We are currently developing an induced coil magnetometer to increase the sensitivity of our measurements for the advanced stage of the experiment.
A brief summary (the elevator speech) of your research project:
The Search for Non-Interacting Photons Experiment (SNIPE hunt) is looking for dark photons, which are a candidate for dark matter. The SNIPE hunt consists of a network of unshielded magnetometers in the wilderness, located at different places. We are currently developing a more sensitive kind of magnetometer.
Why is your research important?
We have compelling evidence of the existence of Dark matter and predict that it composes around 85% of the universe’s mass. If detected, Dark Matter would revolutionize the entire field of physics because it would expand our understanding of the composition of the universe beyond the Standard Model.
What does the process of doing your research look like?
I spent most of Winter Term designing the board for the electronics of the detector. This semester I have been mostly working on writing my thesis and will characterize the detector once I am done assembling the electronics!
What knowledge has your research contributed to your field?
Although we did not detect dark matter in the first science run, we found new limits for the 1-5 Hz range.
In what ways have you showcased your research?
I presented a poster at the APS DAMOP 2022 Conference along with Madison Forseth and Derek Jackson Kimball from California State University East Bay.
How did you get involved in research? What drove you to seek out research experiences in college?

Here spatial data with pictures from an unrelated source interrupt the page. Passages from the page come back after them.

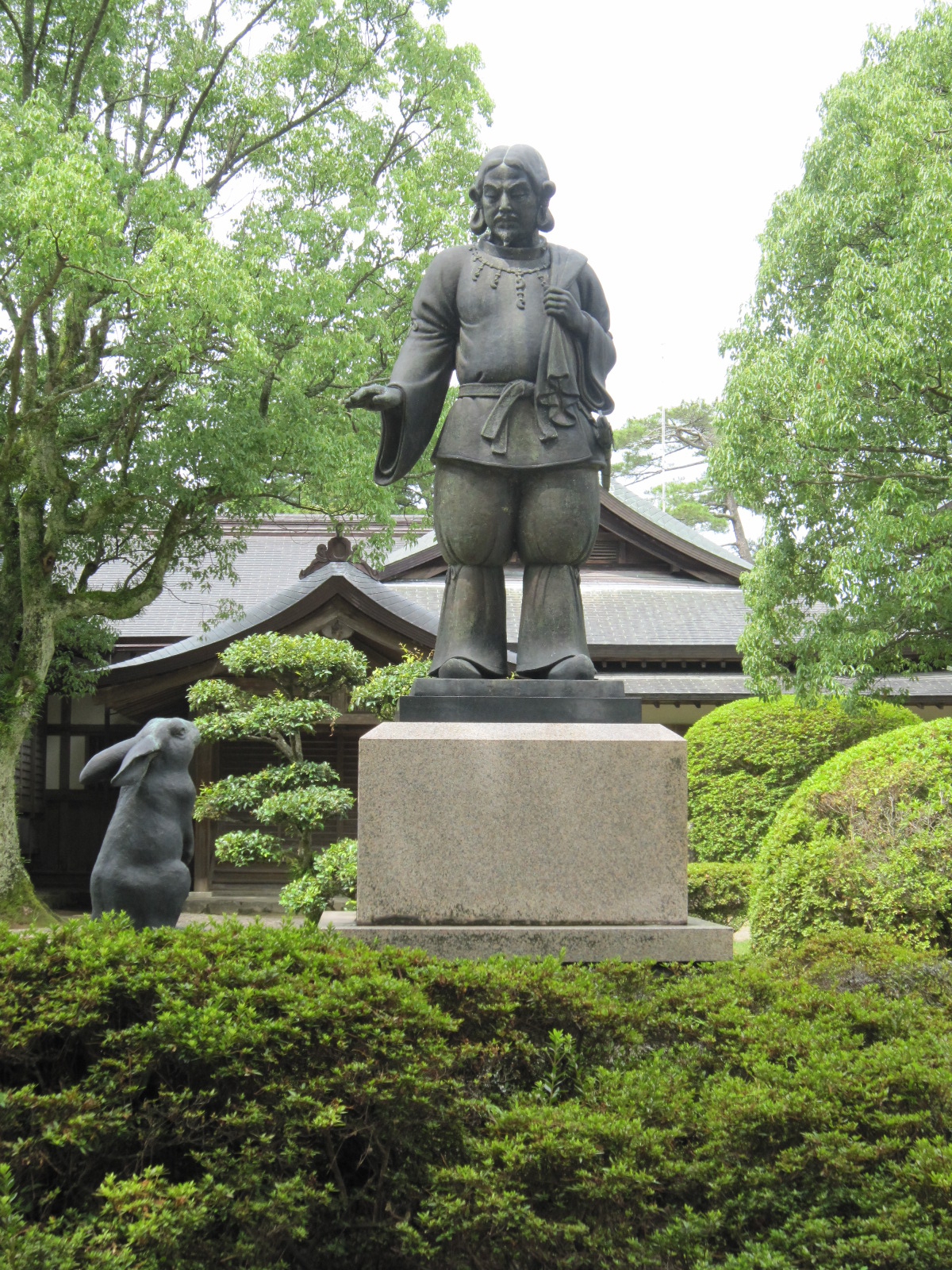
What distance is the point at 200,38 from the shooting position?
49.5 feet

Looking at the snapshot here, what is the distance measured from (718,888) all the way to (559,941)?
7841 millimetres

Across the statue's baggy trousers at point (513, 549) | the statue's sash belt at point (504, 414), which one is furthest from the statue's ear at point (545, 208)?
the statue's baggy trousers at point (513, 549)

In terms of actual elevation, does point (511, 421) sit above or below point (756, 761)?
above

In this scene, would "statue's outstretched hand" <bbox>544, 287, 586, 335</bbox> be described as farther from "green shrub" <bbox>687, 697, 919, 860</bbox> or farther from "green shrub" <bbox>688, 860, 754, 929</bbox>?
"green shrub" <bbox>687, 697, 919, 860</bbox>

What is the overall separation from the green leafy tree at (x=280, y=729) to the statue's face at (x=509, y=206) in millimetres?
6200

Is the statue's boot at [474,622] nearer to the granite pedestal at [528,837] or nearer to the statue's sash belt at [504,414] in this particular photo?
the statue's sash belt at [504,414]

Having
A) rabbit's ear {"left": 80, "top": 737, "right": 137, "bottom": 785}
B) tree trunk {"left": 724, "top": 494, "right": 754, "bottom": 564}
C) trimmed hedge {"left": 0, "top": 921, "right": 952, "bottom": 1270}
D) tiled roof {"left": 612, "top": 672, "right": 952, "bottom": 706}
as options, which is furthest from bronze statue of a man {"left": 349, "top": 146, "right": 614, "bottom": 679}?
tree trunk {"left": 724, "top": 494, "right": 754, "bottom": 564}

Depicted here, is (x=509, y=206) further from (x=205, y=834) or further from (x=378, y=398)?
(x=205, y=834)

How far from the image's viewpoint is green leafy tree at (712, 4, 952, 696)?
11430 millimetres

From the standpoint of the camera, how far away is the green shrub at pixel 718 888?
37.6 feet

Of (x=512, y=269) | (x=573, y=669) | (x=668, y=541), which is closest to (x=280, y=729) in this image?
(x=573, y=669)

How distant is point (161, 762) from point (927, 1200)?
4376mm

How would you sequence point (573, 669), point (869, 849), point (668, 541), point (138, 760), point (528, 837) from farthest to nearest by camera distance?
1. point (668, 541)
2. point (869, 849)
3. point (138, 760)
4. point (573, 669)
5. point (528, 837)

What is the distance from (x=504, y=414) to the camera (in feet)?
15.5
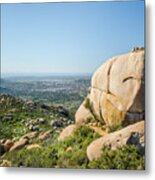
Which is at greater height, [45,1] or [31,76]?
[45,1]

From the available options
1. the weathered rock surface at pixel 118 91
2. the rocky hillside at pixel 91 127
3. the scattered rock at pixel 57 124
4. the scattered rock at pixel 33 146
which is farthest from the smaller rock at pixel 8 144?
the weathered rock surface at pixel 118 91

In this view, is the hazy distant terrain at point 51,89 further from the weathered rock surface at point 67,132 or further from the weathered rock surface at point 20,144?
the weathered rock surface at point 20,144

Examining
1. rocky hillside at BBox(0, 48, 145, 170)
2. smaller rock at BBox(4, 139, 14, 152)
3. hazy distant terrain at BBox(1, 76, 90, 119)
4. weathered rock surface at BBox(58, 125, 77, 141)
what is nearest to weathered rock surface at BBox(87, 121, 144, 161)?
rocky hillside at BBox(0, 48, 145, 170)

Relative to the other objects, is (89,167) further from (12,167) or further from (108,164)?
(12,167)

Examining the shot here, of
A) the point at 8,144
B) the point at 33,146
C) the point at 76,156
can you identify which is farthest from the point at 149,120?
the point at 8,144

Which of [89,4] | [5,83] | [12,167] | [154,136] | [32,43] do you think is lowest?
[12,167]

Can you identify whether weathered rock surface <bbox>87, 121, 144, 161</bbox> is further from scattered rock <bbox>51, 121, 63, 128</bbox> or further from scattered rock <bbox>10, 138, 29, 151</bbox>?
scattered rock <bbox>10, 138, 29, 151</bbox>

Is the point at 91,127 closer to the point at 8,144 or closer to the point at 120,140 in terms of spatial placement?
the point at 120,140

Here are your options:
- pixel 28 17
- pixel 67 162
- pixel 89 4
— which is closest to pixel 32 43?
pixel 28 17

I just reached out to professors that I was interested in working with. Being able to conduct research as an undergraduate student is a great chance to see what life as a scientist looks like. My research experience has definitely given an advantage when applying to competitive grad school programs.
What is your favorite aspect of the research process?
I loved doing research because it allows me to use the knowledge I have gained in classes, as well as learning content beyond what is taught at the undergraduate level. I have also been able to acquire skills like data analysis, programming and experimental design.
How has working with your mentor impacted the development of your research project? How has it impacted you as a researcher?
Professor Stalnaker has had a crucial role in my journey as a physicist. As a student coming from an underrepresented community, having a supportive and encouraging mentor has shown me that there is also a place for people like me in physics.
How has the research you’ve conducted contributed to your professional or academic development?
Having the chance to get involved in projects like GNOME and the SNIPE hunt has motivated me to learn more physics. Seeing the applicability of the abstract concepts I have learned (or will learn) in class has made me see the beauty in physics. I have recently received offers from top institutions to join their physics PhD programs.
What advice would you give to a younger student wanting to get involved in research in your field?
Approach Professors as soon as you can! Doing research as an undergraduate gives a feel for what working in Physics really looks like. Getting the chance to know people in the field helps you remember that after all, physicists are just normal people and not Sheldon Cooper haha.